Rajkumar Lakshmanaswamy, Ph.D., dean of the graduate school

Dr. Lakshmanaswamy said he would be more than happy to see the four seniors return one day as students at TTUHSC El Paso. The Francis Graduate School of Biomedical Sciences currently offers a two-year M.S. in biomedical sciences, as well as a Post-Baccalaureate Certificate Program designed to meet the supplemental, post-baccalaureate educational needs of professionals and individuals in need of additional coursework for graduate school, medical school and dental school admission.

Starting the course was special for Silva Health Magnet teacher Romero, who graduated from the high school only four years ago. She said she would’ve done the course herself if it was available back then.

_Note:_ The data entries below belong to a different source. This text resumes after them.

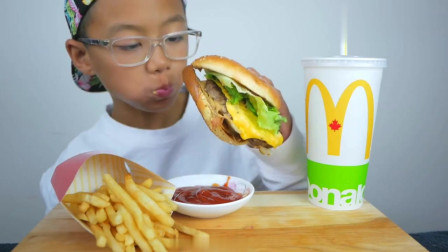 吃货萌娃,试吃汉堡和薯条,一口接一口抓着吃真过瘾!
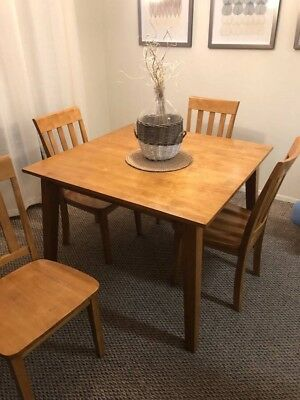 Jofran Simplicity Honey Square Dining Table & 4 Chairs BARELY USED LOCAL PICKUP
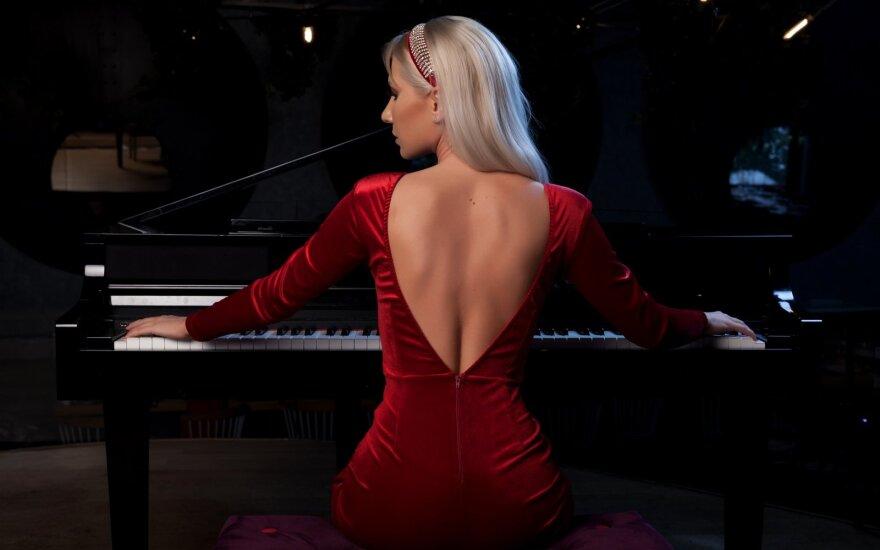 Mergina grojo fortepijonu.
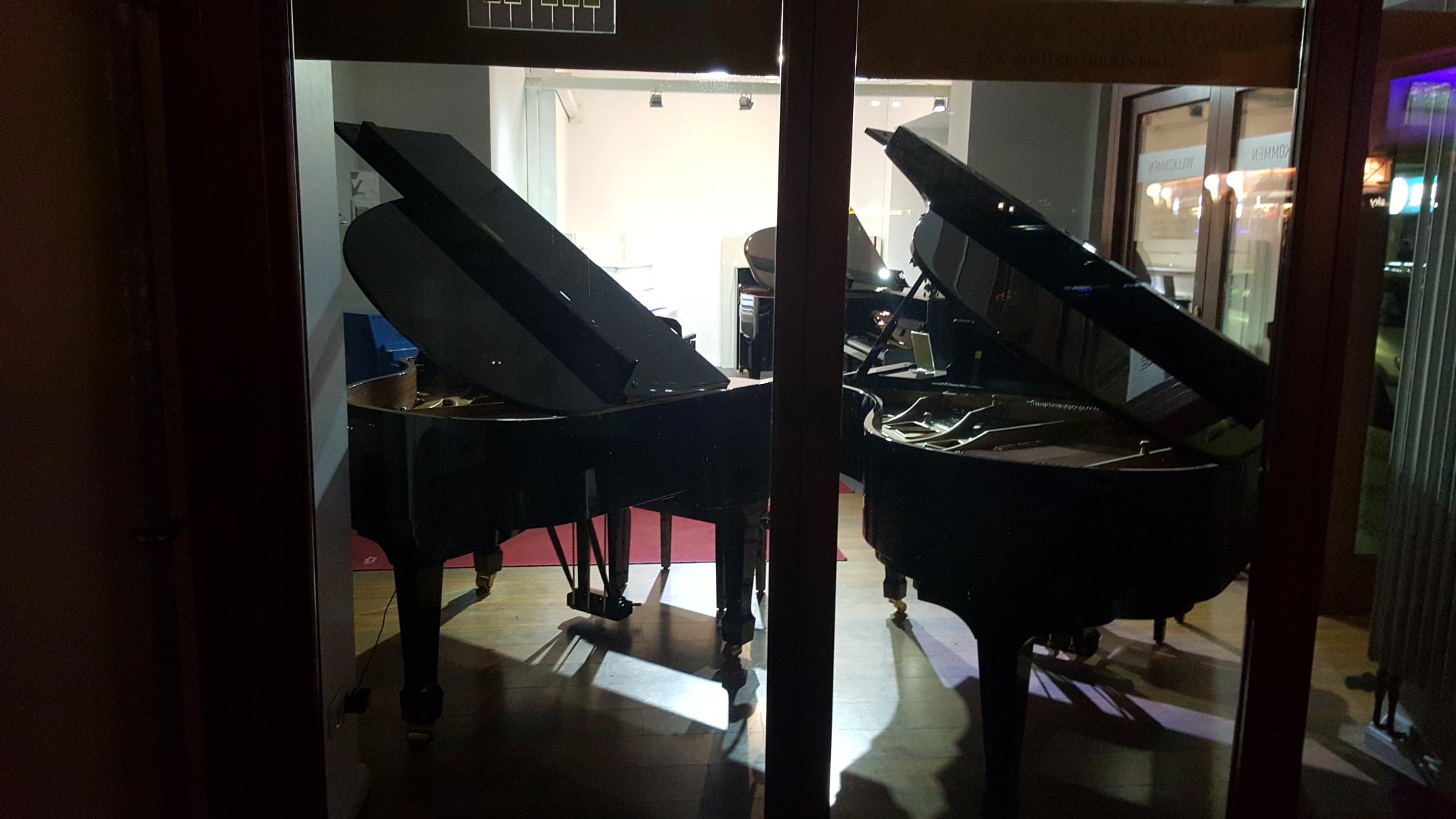 klaviere berlin 030 66933733 pianohaus listmann. Black Bedroom Furniture Sets. Home Design Ideas
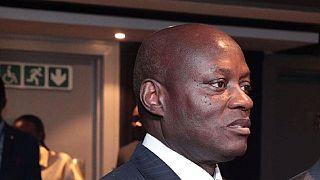 Bissau : le président sortant, en larmes, appelle au retour de la stabilité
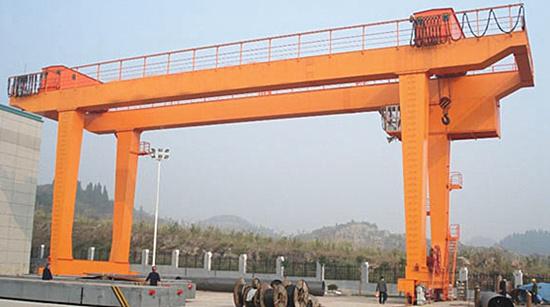 Double girder gantry crane in U style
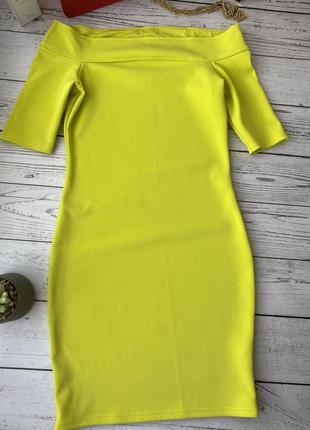 Платье на плечики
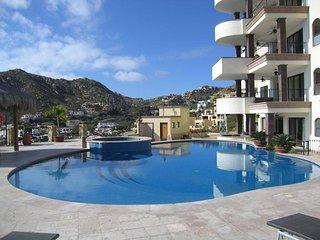 Splendid Condo Steps to Pool, Terrace Views, Minutes to Downtown & Medano Beach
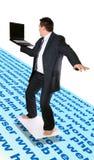 Internet que practica surf del hombre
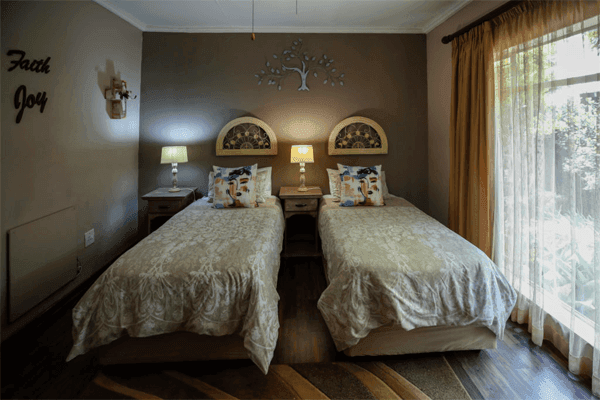 L'anda Guesthouse, Self Catering & Bed & Breakfast
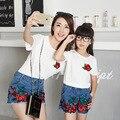Roupa nova Família Correspondência Mãe Filha Roupas Floral Impressão Moda Estilo Branco-manga Curta T-shirt + Calças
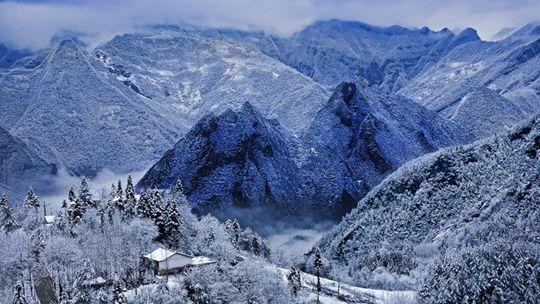 四川巴山大峡谷迎降雪 罗盘顶景区成冰雪世界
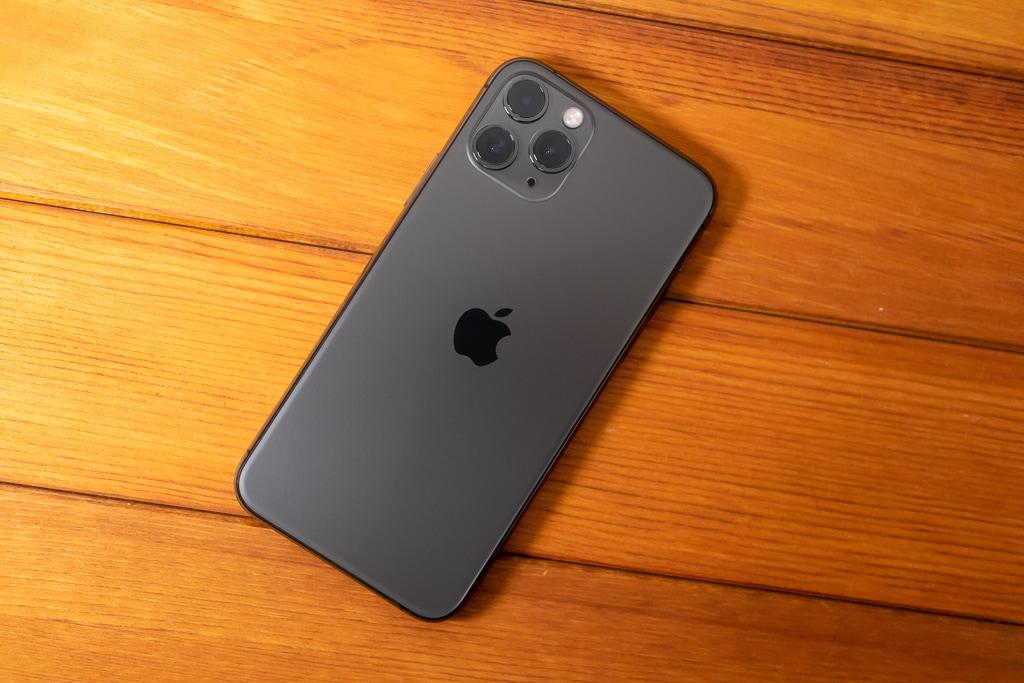 iPhone 11 Proは高級感がある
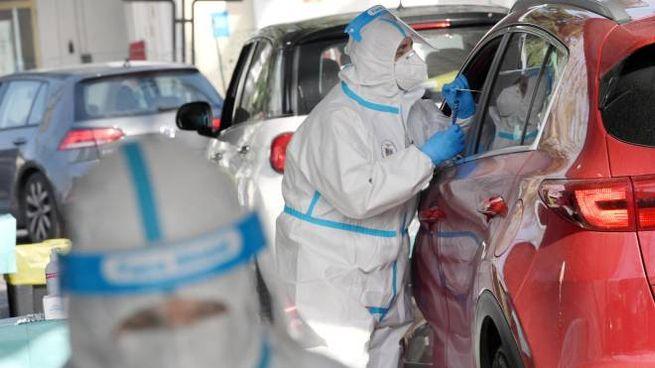 Un drive through per i tamponi: saranno usati anche con i vaccini (Ansa)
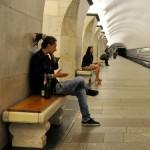 delle persone aspettano il treno in una stazione della metropolitana a mosca, europa, russia, |people waiting for the train in a subway station in Moscow, europe, russia,
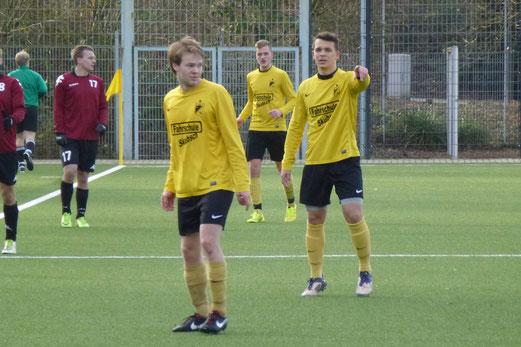 Niederlage gegen klassenhöhere Haarzopfer: TuS 2. Mannschaft an der Pelmanstraße. - Foto: mal.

These students are just as instrumental to the foundation of this program as myself and Dr. Lakshmanaswamy. I hope what we’ve learned this year will put the program on a good track, and I’m happy to have started this legacy at our high school.

Alheli Romero, a Silva Health Magnet alumna and teacher

Patel said she’s proud to be a member of the first class and hopes the program grows thanks to the first steps they’ve taken this year.

I’ve experienced things I never thought I would thanks to Ms. Romero and Dr. Lakshmanaswamy. I’ve worked with state-of-the-art equipment and have seen actual results. It’s a type of confidence I’ll take to college that wouldn’t have been possible without them and this program.

Shreeya Patel, senior, Maxine L. Silva Health Magnet High School

As part of the mission of the Francis Graduate School of Biomedical Sciences, educators provide a dynamic research environment that focuses on conditions directly impacting the residents of this region and other rapidly growing Hispanic populations. World-class research is also a driver of economic impact, influencing major corporations to set up additional facilities, grow biomedical manufacturing, incubate start-up companies, and create high-paying jobs.

As of 2021, 129 students have graduated from the Francis Graduate School of Biomedical Sciences. Most graduates attend medical or dental school or pursue their Ph.D. after graduation.